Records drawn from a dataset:
_ _ _ _ _ _ _

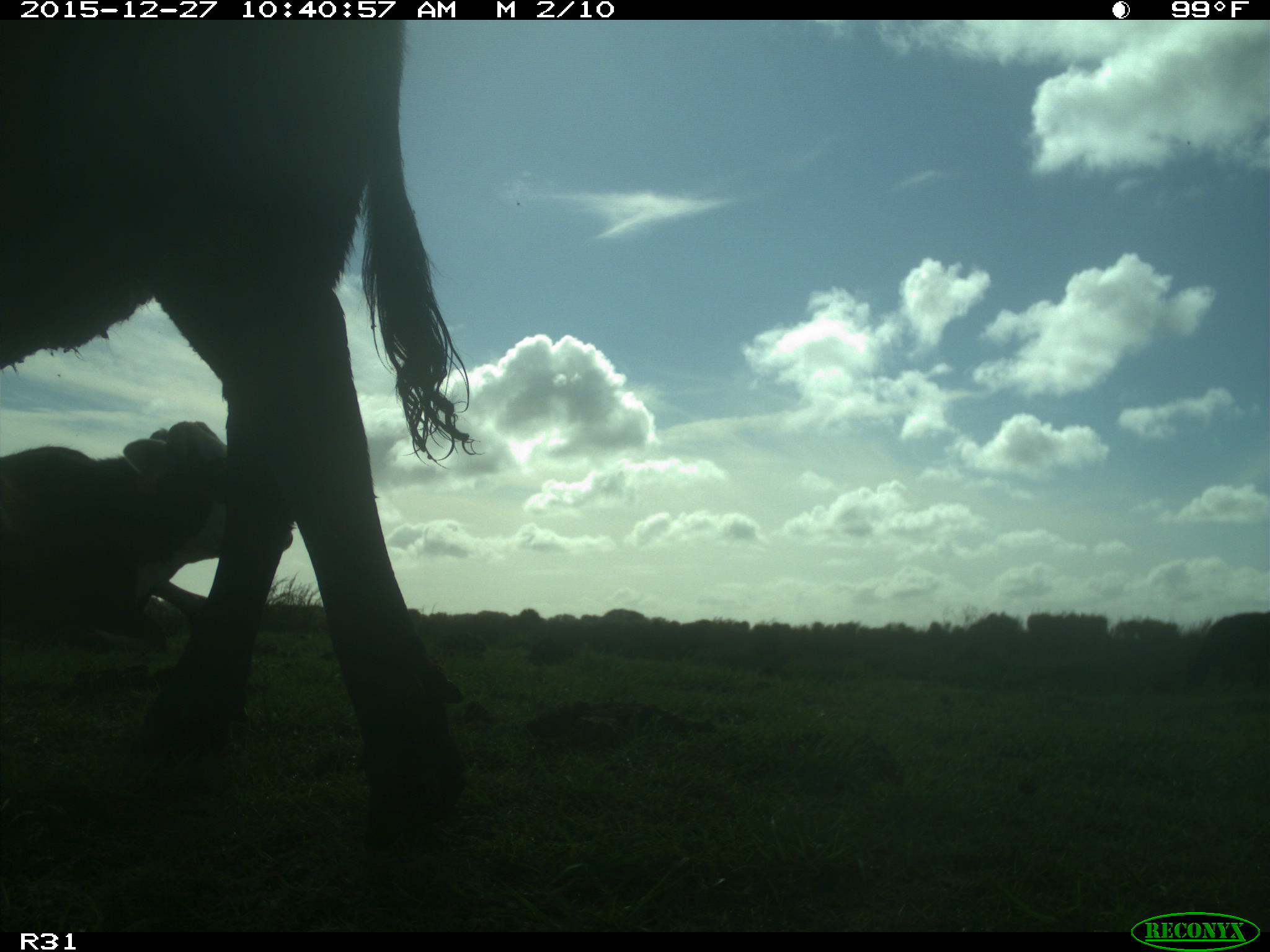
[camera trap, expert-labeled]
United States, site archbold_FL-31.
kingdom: Animalia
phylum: Chordata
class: Mammalia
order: Artiodactyla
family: Bovidae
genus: Bos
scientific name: Bos taurus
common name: domestic cow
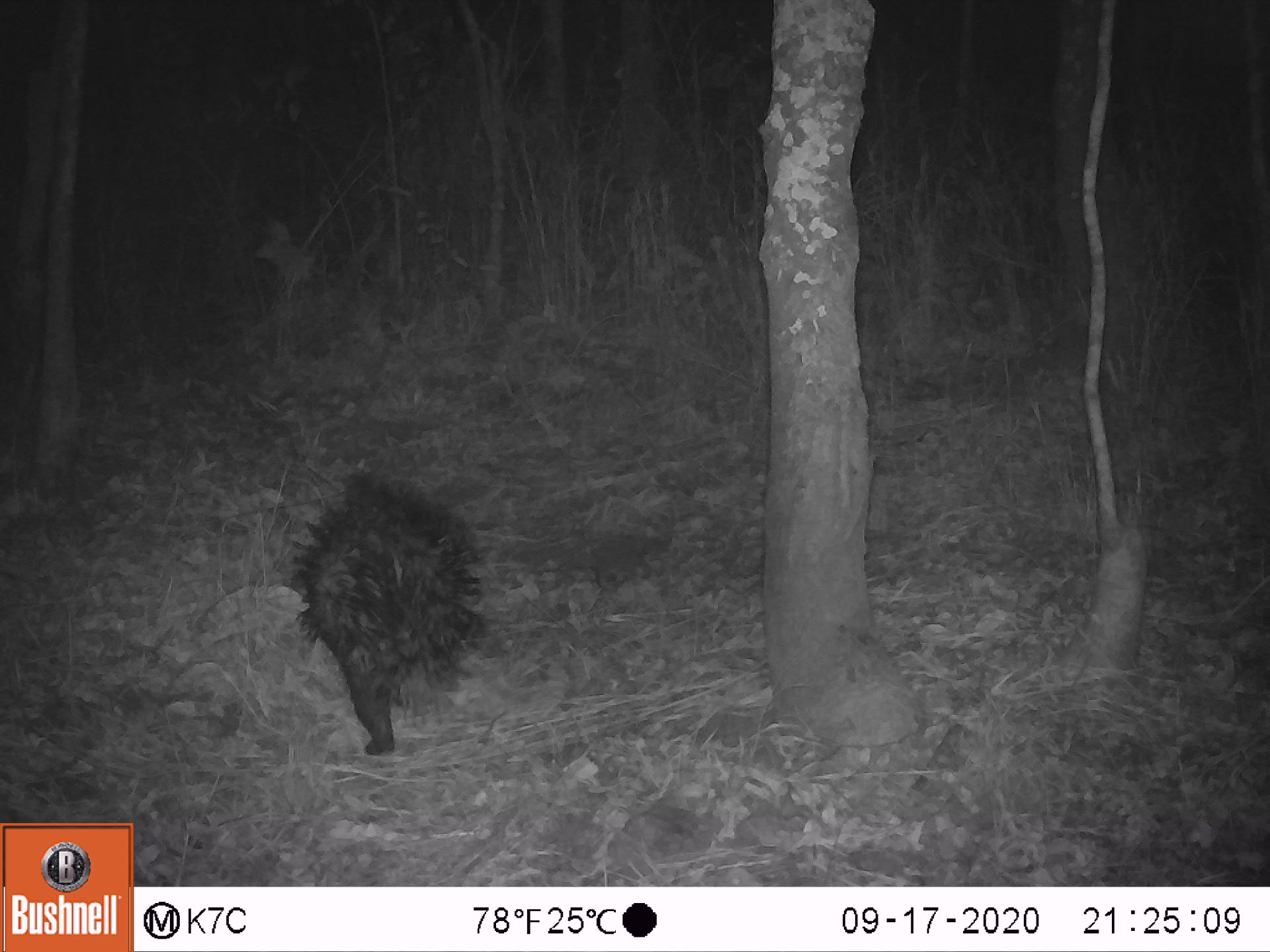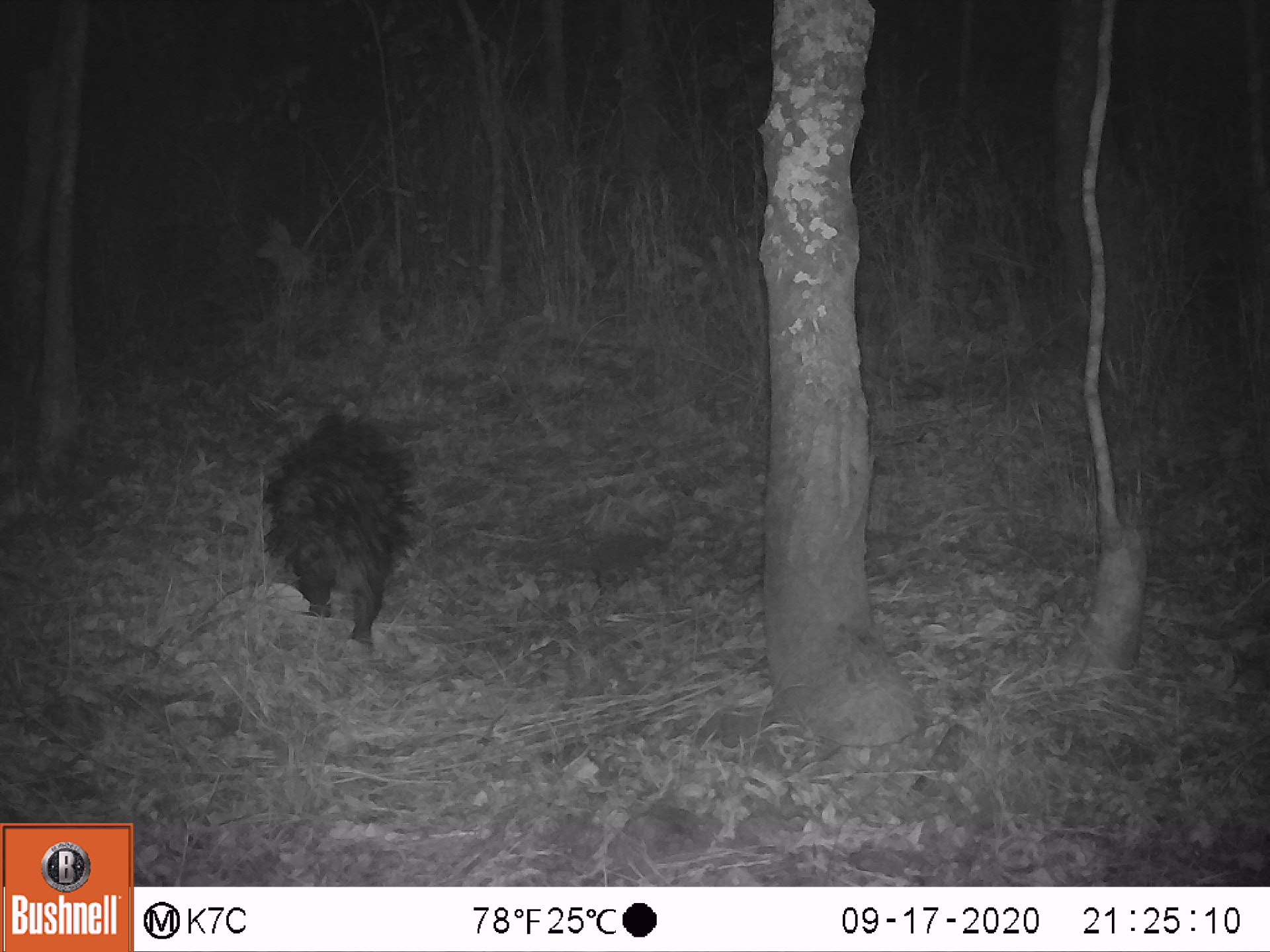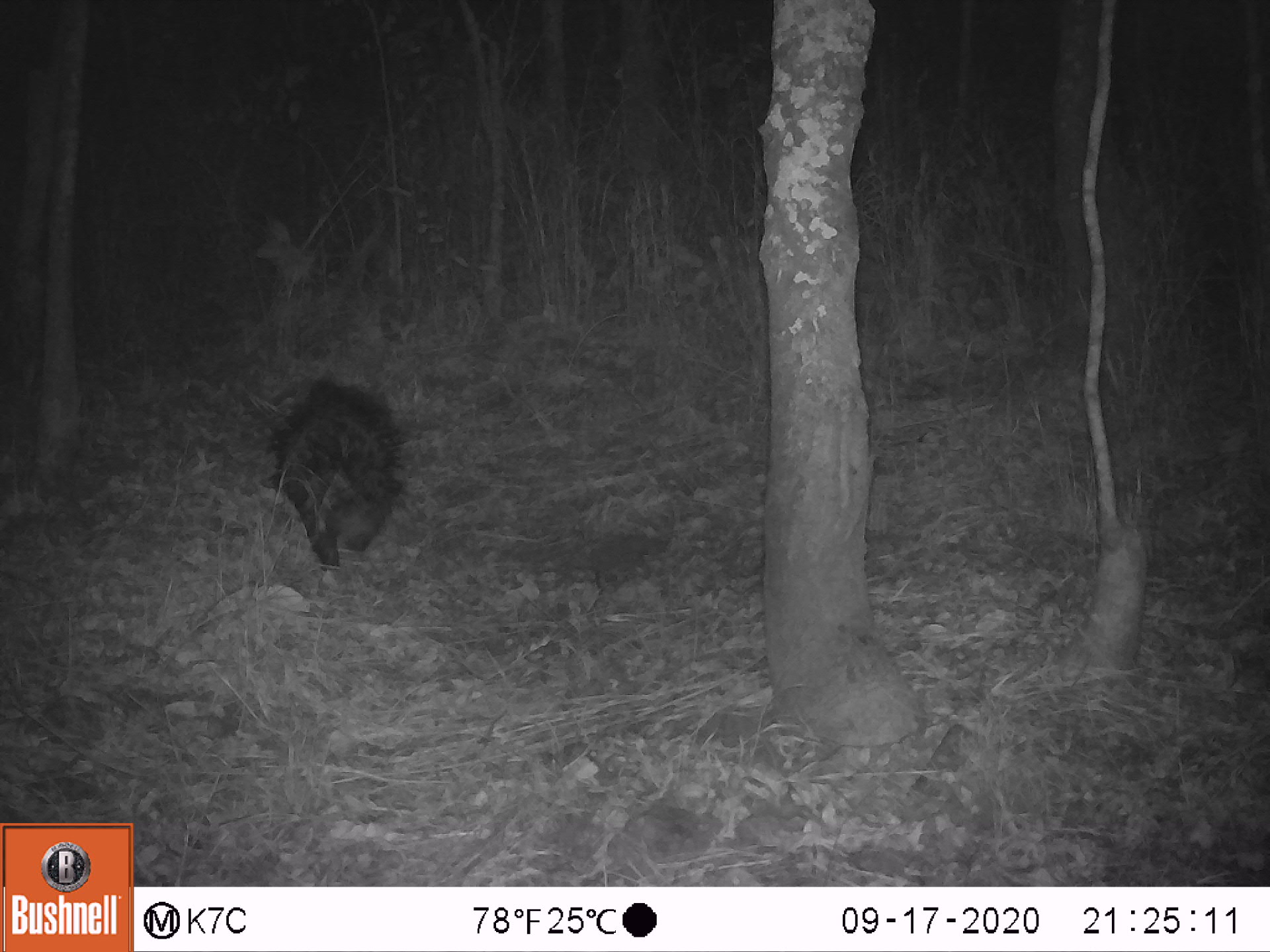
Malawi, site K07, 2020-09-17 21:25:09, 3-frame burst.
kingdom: Animalia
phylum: Chordata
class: Mammalia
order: Rodentia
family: Hystricidae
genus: Hystrix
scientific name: Hystrix africaeaustralis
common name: cape porcupine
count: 1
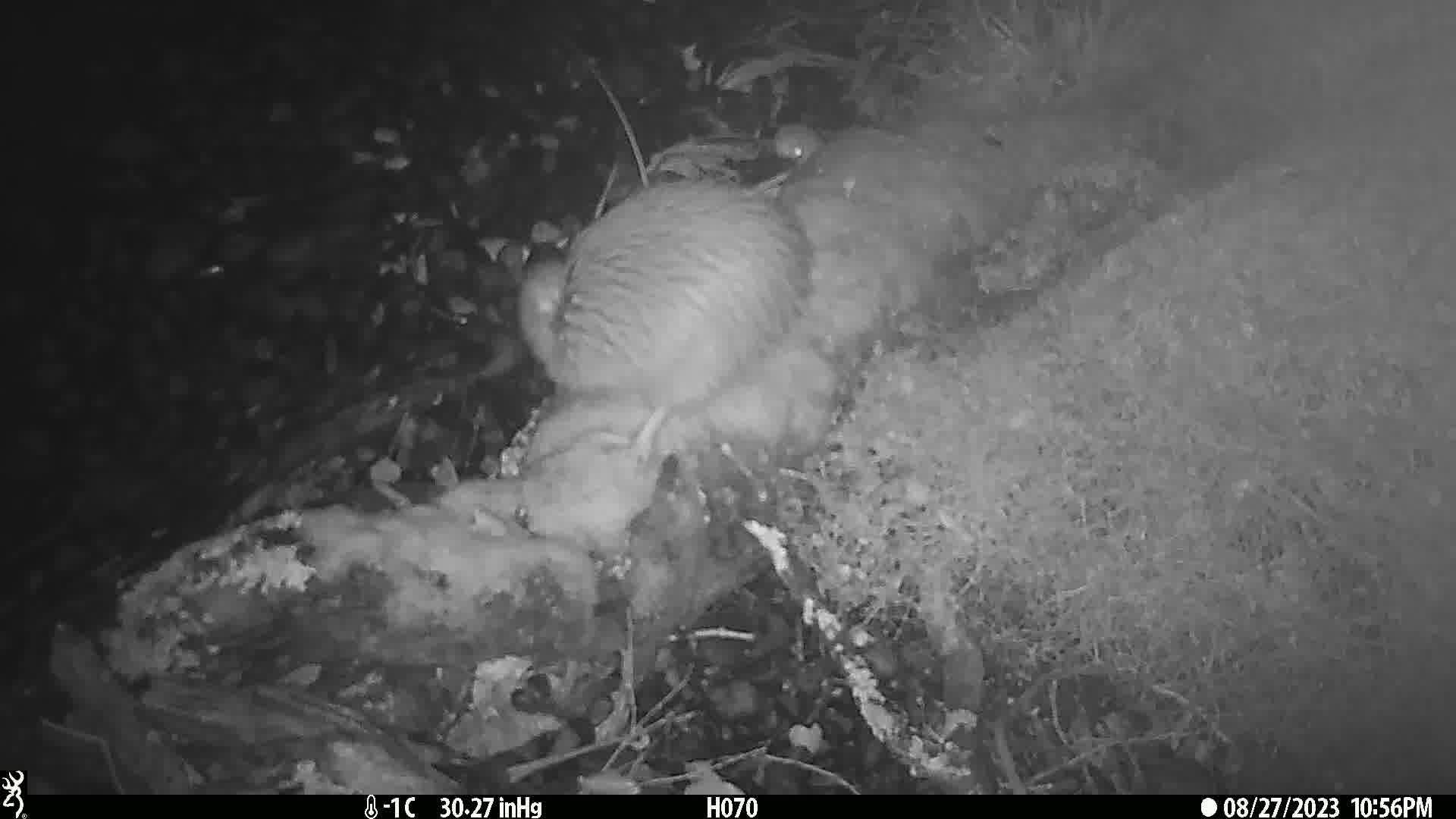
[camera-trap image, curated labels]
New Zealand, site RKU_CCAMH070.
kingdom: Animalia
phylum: Chordata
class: Aves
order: Apterygiformes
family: Apterygidae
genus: Apteryx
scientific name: Apteryx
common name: kiwi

_ _ _ _ _ _ _

**Directions for this task**
Skip the pictures and transcribe the rest of the records exactly.

**Exercise output**
[camera trap, expert-labeled]
United States, site archbold_FL-31.
kingdom: Animalia
phylum: Chordata
class: Mammalia
order: Artiodactyla
family: Bovidae
genus: Bos
scientific name: Bos taurus
common name: domestic cow
Malawi, site K07, 2020-09-17 21:25:09, 3-frame burst.
kingdom: Animalia
phylum: Chordata
class: Mammalia
order: Rodentia
family: Hystricidae
genus: Hystrix
scientific name: Hystrix africaeaustralis
common name: cape porcupine
count: 1
[camera-trap image, curated labels]
New Zealand, site RKU_CCAMH070.
kingdom: Animalia
phylum: Chordata
class: Aves
order: Apterygiformes
family: Apterygidae
genus: Apteryx
scientific name: Apteryx
common name: kiwi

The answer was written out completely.